OK, don't laugh at the star of this movie. Just shot right where I was set up last night. 
*This was done by request so blame others! *(-:}
This is my first video posting so don't be too brutal on me. 
Click the image to start the video


----------



## Gator_Nutz (Sep 27, 2006)

Very nicely done Arlon. Wonderfully explained as well. You will probably have a lot of people trying a light painting now. What did you shoot the video with? Have you had a chance to work with the video on the D90 yet?
James


----------



## MT Stringer (May 21, 2004)

Thanks for the tutorial, Arlon. I haven't tried that yet but maybe soon I give it a go. 'Course it will take more than a minute or two to clean off a spot on my workbench! 
Mike


----------



## sandybottom (Jun 1, 2005)

I have no sound on my home computer due to the fact it's fried. SOOOO I'll just have to wait until I look on my Lap Top tomorrow that has sound. My lap top is sleeping right now which is what I should be doing.
From what lip reading I observed I enjoyed your video and would like more lessons in the future. Way to go, Arlon!


----------



## Arlon (Feb 8, 2005)

James, I used the D90 for the video and my old d50 for the other camera. I had a hard time trying to explain how I did a light painting and since the stuff from last night was still sititng there... A star was born! (-:}

Hope it inspires someone to try it. It's awfully cheap and addicting.


----------



## sandybottom (Jun 1, 2005)

So that's what light painting is. Very interesting project. I never heard of that before til now. Can you do a video about water drops?


----------



## Arlon (Feb 8, 2005)

Sandy, half the pictures I post are "light painted". If they are on a dark background, they where light painted.
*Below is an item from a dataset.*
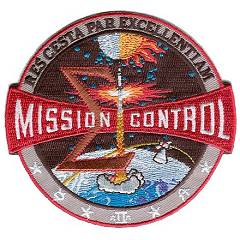 Mission Control patch replica 1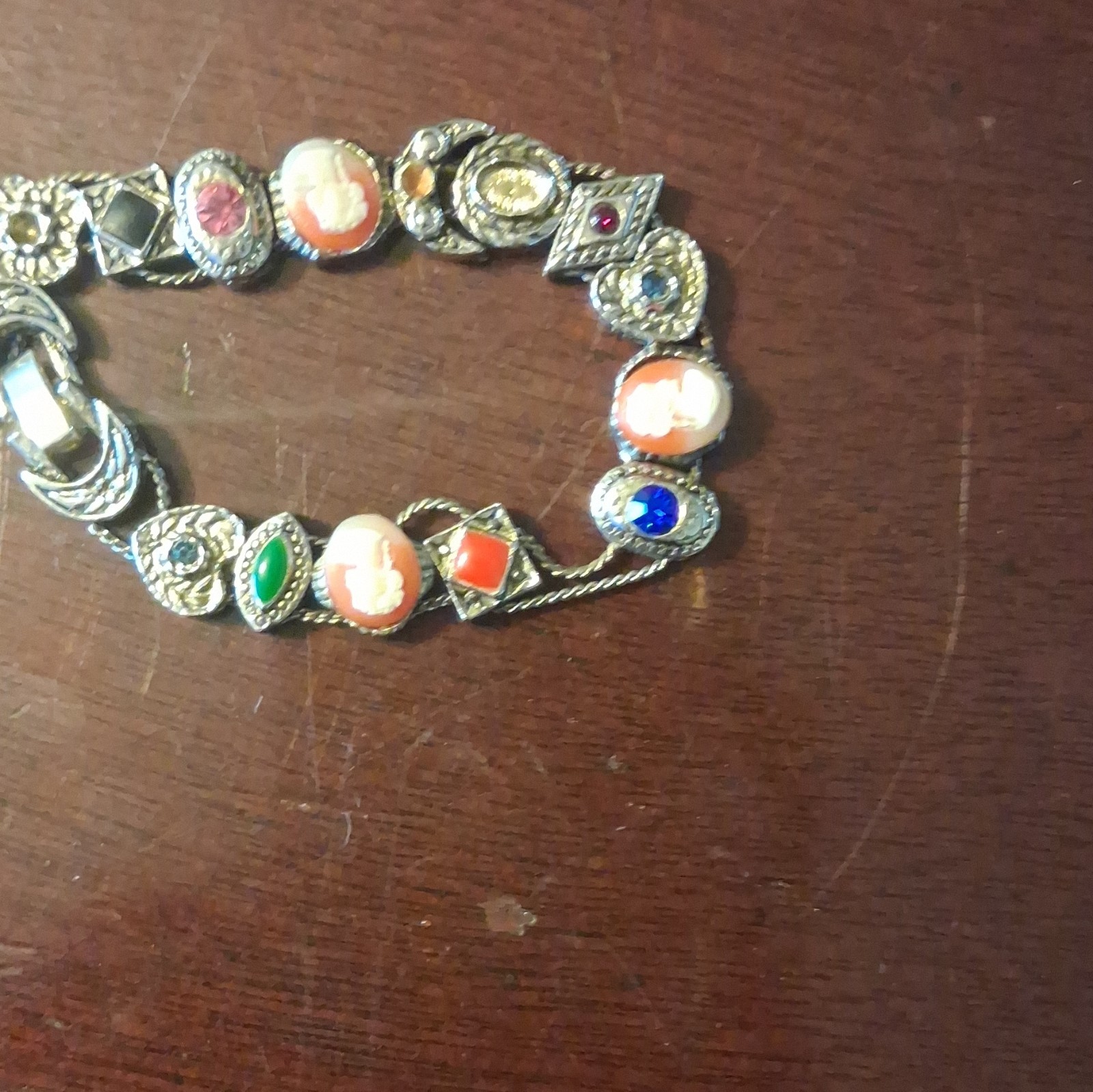 Silver-Tone Link Chain Bracelet, Chain & Link Style, Box Clasp Closure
I even posted a pic of my truck, light painted.. 

flashlights are cheaper than camera strobes and easier to get the light where I want it. 

Water drops would be an easy video too.. Strobes required there of course


----------



## TooShallow (May 21, 2004)

Bummer, the video is filtered out on my end.


----------



## madf1man (Jan 28, 2005)

Cool, thanks for taking the time


----------



## stargazer (May 24, 2004)

Outstanding tutorial Arlon.....I have not tried this process yet, but with winter upon us. Its going to be on the list of things to do.
Thanks!!
Hey this would make a great sticky for us amatures......and I hope to see more vids of your tricks.


----------



## Ibeafireman (Jul 24, 2006)

2Cool Arlon. I have never even thought of that before.


----------



## RustyBrown (May 29, 2004)

Arlon,

I was blocked at work as well, but I brought home some subjects tonight. Thanks for taking the time to do this.


----------



## Gary (May 21, 2004)

Thanks for the Video Arlon. I was just reading about light painting when you came out with the flower shot and that shot just blew me away! Those are the kind of shots I want to try the most. 

I'm off to shoot!


----------



## Arlon (Feb 8, 2005)

No better way to spend a yucky day when you get stuck in the house. Go and light paint something!


----------